• **Exercise**
In the copy, every record below must appear exactly as given, and no picture may appear.

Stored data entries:
○ ○ ○

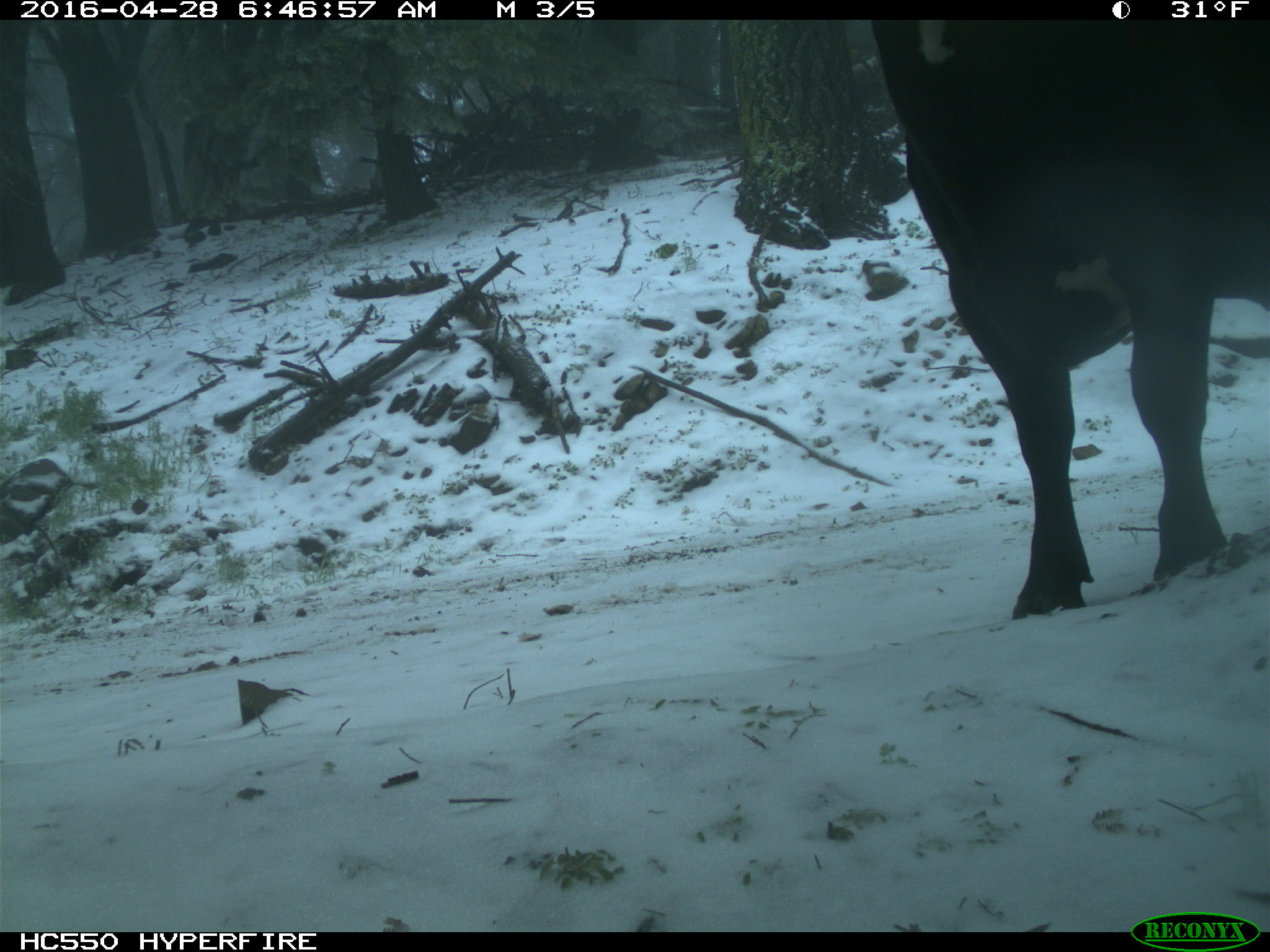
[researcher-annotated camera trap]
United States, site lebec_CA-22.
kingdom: Animalia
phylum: Chordata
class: Mammalia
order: Artiodactyla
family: Bovidae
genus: Bos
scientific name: Bos taurus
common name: domestic cow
Bos taurus (domestic cow).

○ ○ ○

• **Exercise solution**
[researcher-annotated camera trap]
United States, site lebec_CA-22.
kingdom: Animalia
phylum: Chordata
class: Mammalia
order: Artiodactyla
family: Bovidae
genus: Bos
scientific name: Bos taurus
common name: domestic cow
Bos taurus (domestic cow).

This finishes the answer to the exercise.